肩書きが「百姓」の清水さんは、約25丁の田圃でコシヒカリとヒノヒカリを中心に作っています。そういった食米以外に、酒造り用の品種を作るベテランでもあります。有名な山田錦の栽培経験もありますが、「和く輪く」にも使用している「日本晴」と、滋賀県産の酒造好適米「玉栄」が多いそうです。
清水さんの米は精米する際に割れが少ないため、米が水を均一に吸ってくれて、原料米処理が楽です。「和く輪く」も今年度で4回目。清水さんが真面目に作った米のおかげで、毎回いい酒ができています。

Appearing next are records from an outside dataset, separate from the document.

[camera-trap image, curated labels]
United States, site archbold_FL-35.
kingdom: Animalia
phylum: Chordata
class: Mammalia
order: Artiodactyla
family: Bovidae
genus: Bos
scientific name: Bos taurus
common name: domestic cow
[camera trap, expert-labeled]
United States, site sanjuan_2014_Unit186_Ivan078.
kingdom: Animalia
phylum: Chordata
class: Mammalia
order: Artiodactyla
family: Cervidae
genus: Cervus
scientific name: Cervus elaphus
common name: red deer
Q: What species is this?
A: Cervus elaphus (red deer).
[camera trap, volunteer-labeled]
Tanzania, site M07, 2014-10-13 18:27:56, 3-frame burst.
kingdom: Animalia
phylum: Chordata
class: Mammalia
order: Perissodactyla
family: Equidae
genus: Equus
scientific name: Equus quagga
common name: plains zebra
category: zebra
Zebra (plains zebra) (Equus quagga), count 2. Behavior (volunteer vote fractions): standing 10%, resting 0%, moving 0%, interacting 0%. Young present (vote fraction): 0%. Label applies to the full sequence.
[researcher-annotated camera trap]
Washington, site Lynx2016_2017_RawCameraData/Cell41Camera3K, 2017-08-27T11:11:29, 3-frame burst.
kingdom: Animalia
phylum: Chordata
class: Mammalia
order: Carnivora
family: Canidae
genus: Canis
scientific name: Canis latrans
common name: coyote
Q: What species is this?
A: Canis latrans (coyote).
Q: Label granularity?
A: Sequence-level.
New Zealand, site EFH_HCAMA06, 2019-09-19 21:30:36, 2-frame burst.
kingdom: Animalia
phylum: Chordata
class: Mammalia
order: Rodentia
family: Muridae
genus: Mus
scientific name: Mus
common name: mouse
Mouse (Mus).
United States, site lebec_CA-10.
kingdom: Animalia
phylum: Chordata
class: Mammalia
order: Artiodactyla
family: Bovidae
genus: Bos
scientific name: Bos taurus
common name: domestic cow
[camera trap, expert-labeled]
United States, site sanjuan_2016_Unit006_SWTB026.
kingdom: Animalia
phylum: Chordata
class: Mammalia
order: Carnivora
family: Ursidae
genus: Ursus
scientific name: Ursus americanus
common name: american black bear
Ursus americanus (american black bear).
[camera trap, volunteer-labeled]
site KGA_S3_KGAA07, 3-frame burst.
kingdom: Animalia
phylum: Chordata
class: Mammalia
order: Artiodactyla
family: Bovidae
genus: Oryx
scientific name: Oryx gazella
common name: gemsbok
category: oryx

清水家の米の味わう方法はふたつあります。まず「和く輪く」を飲んで、間接的に味を見ること。もうひとつは、清水さんから直接、食用米を購入すること。清水さんは消費者への直売をしているので、興味のある方はぜひ一度お電話してみてください。
清水光男 0740-33-0560
ラベルについて
「和く輪く」のラベルの字を書いてくださった作田豊先生と知り合ったのは、私が英語教師として来日した十五年以上前のことです。当時、大阪南高等学校で書道を教えておられた作田先生は、日本語ができない私に何かと親切にしてくださいました。日本で迎えた最初の夏に、富士登山に連れて行っていただいたことは楽しい思い出です。先生の書かれた「輪」の字の「侖」の部分、少しかしいだ藁葺きの小屋のような何とも言えない風情が、私はとても気に入っています。皆さんはいかがですか?